#### Request 1
Which methods does the forum thread about CUDA memory handling call on the body force vector, or propose calling on it?
#### Request 2
Pick up the forum thread about CUDA memory handling after its final post and keep it going.

#### Source excerpt
= = =

However, when I plot stress_xx and _yy, they are different.
They should be the same if the stress (the quadrature data structure) is indeed pI
, i.e., if it doesn't include the artificial viscosity, etc.
@vladotomov, I've managed to solve the issue, and reshaping from vector to tensor had some problems.
However, I've encountered another problem related to memory management in CUDA.
I have a vector called body_force
, which has the same size as rhs
(the H1 space vector), and I'm trying to add these two vectors together.
Just like rhs += Body_force
or rhs.Add(1.0, Body_force)
.
This addition works correctly when done on the CPU, but when I try to perform it in CUDA, it seems like the summation is incorrect, or perhaps the addition isn't happening at all. I suspect that the body_force
vector resides only in CPU memory, and thus, when I try to access it in the GPU code, it's not available.
To address this, I tried explicitly assigning the body_force vector to reside in GPU memory using Body_Force.UseDevice(true)
, but this didn't solve the issue as I had hoped.
It seems like the problem lies in how I'm managing memory in CUDA, particularly with ensuring that the necessary data is available on the GPU for computation.
Any comments or suggestions on how to properly handle memory allocation and data transfer between the CPU and GPU would be greatly appreciated.
Have you looked at the Memory manager section in the website docs?
@vladotomov Yes, I did but it is over my head.
Since rhs
is the result of ForcePA->Mult(one, rhs)
, rhs
is allocated in GPU's memory, isn't it?
So I presumed my Body_Force vector has some issue with GPU.
Maybe I should use Body_Force->Read()
, Body_Force->Write()
, Body_Force->ReadWrite()
something else, right it?
////
mutable LinearForm *Body_Force;
Body_Force(nullptr);
Body_Force = new LinearForm(&H1);
BodyForceIntegrator *bi = new BodyForceIntegrator(qdata);
bi->SetIntRule(&ir);
Body_Force->AddDomainIntegrator(bi);
Body_Force->Assemble();
ForcePA->Mult(one, rhs); // F*1
rhs.Neg(); // -F
rhs += *Body_Force;
Since rhs is the result of ForcePA->Mult(one, rhs), rhs is allocated in GPU's memory, isn't it?
If rhs
is allocated on the device, and ForcePA
supports GPU execution, then yes.
To get the current data on the host (CPU), you need a HostRead()
.
You should try to get the partial assembly implementation first, before worrying about GPU execution. PA by itself can be fully tested on the CPU.
@vladotomov Thank you for your comment, but I think I take my time to digest it.

= = =

#### Dataset records
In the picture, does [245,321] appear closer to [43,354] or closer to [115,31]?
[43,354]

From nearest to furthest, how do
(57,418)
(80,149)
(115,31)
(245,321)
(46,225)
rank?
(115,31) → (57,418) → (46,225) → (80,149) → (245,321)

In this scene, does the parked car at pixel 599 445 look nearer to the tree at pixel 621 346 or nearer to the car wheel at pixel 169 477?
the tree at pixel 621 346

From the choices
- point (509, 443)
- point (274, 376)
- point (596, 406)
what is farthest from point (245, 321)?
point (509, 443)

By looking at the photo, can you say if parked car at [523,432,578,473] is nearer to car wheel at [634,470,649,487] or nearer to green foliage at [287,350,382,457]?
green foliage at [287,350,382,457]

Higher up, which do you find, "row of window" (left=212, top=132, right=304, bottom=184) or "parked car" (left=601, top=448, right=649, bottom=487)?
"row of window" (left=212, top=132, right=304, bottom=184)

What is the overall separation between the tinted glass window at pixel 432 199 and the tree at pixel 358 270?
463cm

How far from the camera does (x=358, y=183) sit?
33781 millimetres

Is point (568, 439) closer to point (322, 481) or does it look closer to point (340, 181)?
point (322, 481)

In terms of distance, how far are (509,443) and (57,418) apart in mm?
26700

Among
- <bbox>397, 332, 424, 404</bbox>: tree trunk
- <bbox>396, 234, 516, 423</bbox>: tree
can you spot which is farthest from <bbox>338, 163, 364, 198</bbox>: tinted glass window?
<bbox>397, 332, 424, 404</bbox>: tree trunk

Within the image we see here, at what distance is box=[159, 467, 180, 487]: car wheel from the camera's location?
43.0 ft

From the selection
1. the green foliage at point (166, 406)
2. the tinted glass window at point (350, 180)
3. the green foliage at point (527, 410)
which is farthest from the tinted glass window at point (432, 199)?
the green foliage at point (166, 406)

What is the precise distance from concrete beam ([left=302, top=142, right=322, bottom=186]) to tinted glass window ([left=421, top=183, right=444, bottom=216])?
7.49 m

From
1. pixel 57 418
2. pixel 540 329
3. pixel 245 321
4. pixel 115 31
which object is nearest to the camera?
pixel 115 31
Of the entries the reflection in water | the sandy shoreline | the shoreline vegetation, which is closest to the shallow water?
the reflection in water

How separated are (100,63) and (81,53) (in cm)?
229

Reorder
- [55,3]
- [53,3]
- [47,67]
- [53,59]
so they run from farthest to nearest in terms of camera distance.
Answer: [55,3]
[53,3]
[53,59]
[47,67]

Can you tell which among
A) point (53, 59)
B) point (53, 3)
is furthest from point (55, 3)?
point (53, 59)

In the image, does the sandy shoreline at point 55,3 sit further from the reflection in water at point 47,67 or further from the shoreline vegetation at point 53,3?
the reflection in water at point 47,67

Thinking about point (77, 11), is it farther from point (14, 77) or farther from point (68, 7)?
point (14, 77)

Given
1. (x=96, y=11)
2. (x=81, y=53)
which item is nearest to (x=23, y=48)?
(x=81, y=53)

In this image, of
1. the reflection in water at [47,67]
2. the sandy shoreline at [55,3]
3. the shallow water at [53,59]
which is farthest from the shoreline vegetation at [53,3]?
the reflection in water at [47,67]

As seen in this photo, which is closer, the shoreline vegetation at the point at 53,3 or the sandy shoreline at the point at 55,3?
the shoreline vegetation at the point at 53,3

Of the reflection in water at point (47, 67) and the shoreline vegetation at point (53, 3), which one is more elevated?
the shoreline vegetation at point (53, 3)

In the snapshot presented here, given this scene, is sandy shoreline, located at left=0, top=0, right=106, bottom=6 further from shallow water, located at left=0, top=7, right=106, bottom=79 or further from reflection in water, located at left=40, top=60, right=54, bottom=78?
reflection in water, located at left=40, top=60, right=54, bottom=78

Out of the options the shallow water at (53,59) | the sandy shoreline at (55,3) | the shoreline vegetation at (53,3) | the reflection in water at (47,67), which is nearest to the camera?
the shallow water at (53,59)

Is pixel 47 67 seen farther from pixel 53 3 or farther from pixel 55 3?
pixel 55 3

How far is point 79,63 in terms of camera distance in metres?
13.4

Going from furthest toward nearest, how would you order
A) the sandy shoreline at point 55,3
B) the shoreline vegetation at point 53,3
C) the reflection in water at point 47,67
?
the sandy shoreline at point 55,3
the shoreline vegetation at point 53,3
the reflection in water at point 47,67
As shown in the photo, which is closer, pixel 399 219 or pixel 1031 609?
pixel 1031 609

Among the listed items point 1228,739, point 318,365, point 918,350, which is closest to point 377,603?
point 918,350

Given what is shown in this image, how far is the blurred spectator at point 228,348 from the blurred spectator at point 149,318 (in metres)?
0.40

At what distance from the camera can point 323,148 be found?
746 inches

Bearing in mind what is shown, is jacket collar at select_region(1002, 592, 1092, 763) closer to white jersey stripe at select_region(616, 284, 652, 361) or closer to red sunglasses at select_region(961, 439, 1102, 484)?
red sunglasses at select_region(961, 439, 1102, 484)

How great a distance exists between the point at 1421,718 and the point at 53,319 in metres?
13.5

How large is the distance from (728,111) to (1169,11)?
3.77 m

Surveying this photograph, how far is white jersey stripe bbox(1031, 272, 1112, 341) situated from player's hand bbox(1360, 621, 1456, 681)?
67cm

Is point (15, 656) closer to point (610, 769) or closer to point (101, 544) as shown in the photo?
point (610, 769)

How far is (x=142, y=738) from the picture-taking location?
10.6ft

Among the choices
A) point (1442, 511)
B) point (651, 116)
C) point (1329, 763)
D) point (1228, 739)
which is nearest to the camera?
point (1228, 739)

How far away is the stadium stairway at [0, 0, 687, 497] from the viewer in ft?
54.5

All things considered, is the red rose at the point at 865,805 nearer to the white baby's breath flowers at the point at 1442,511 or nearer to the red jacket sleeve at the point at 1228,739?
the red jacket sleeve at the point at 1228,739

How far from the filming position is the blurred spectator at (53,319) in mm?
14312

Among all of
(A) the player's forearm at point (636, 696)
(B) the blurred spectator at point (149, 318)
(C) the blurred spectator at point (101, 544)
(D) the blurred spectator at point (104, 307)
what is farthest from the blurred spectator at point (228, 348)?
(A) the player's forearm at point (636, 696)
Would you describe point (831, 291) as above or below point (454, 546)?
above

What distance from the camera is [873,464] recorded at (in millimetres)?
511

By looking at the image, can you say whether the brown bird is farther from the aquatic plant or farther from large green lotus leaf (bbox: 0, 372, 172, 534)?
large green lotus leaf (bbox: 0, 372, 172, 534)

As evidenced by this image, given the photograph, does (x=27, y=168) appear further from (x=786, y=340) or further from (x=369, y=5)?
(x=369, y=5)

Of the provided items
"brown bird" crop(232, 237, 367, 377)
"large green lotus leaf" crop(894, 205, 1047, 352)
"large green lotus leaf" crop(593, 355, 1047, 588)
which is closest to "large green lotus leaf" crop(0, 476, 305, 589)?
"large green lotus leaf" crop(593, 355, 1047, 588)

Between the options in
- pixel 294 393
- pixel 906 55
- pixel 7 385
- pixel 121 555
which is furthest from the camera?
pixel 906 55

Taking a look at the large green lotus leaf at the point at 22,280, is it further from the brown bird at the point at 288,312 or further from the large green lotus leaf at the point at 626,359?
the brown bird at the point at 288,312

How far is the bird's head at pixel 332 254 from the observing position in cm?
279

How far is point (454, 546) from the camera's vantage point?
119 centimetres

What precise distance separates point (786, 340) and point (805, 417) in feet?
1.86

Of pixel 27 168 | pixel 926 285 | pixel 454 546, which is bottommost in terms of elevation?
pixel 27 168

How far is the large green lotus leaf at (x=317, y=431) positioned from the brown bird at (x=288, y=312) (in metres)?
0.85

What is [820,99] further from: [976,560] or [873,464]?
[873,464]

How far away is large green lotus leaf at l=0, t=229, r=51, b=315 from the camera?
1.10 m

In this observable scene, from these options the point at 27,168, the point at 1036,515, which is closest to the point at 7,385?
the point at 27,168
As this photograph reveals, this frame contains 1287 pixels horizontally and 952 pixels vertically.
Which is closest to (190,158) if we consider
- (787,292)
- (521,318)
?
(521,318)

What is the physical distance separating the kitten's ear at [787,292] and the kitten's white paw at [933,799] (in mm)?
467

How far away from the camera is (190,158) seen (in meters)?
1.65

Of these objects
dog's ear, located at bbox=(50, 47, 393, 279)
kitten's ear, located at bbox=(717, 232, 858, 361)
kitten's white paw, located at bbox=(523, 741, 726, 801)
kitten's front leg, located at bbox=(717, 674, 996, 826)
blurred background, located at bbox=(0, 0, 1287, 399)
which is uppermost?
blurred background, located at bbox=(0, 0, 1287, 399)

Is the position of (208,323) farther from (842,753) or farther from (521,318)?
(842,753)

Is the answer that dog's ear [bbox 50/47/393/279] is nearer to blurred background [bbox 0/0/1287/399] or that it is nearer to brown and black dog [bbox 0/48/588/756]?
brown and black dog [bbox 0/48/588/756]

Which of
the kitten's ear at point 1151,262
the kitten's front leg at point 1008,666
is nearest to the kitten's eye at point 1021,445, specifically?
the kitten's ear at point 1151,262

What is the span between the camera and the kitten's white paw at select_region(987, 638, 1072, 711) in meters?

= = =

#### Output 1
- UseDevice(true)
- Read()
- Write()
- ReadWrite()
- AddDomainIntegrator(bi)
- Assemble()

#### Output 2
I just tested vector operations within MFEM. In Laghos, velocity is calculated component-wise, as shown in the attached code. I printed out B
, which is a vector of length H1c
, assigned to use the device, and B.Neg()
as well. On my terminal, the printed results are the same, which is really strange.
I took a look at Neg()
in vector.cpp
and I believe it should work correctly for the GPU.
Furthermore, rhs.Neg()
is working correctly. So, I am wondering what the rule of vector operation is here when GPU is involved. When I run it on CPU, there is no problem, everything is what I expected.
Or is there any way to use operations defined in MFEM on the GPU?
timer.sw_force.Start();
ForcePA->Mult(one, rhs);
timer.sw_force.Stop();
rhs.Neg();
// Partial assembly solve for each velocity component
const int size = H1c.GetVSize();
const Operator *Pconf = H1c.GetProlongationMatrix();
for (int c = 0; c < dim; c++)
{
dvc_gf.MakeRef(&H1c, dS_dt, H1Vsize + c*size);
rhs_c_gf.MakeRef(&H1c, rhs, c*size);
if (Pconf) { Pconf->MultTranspose(rhs_c_gf, B); }
else { B = rhs_c_gf; }
void Vector::Neg()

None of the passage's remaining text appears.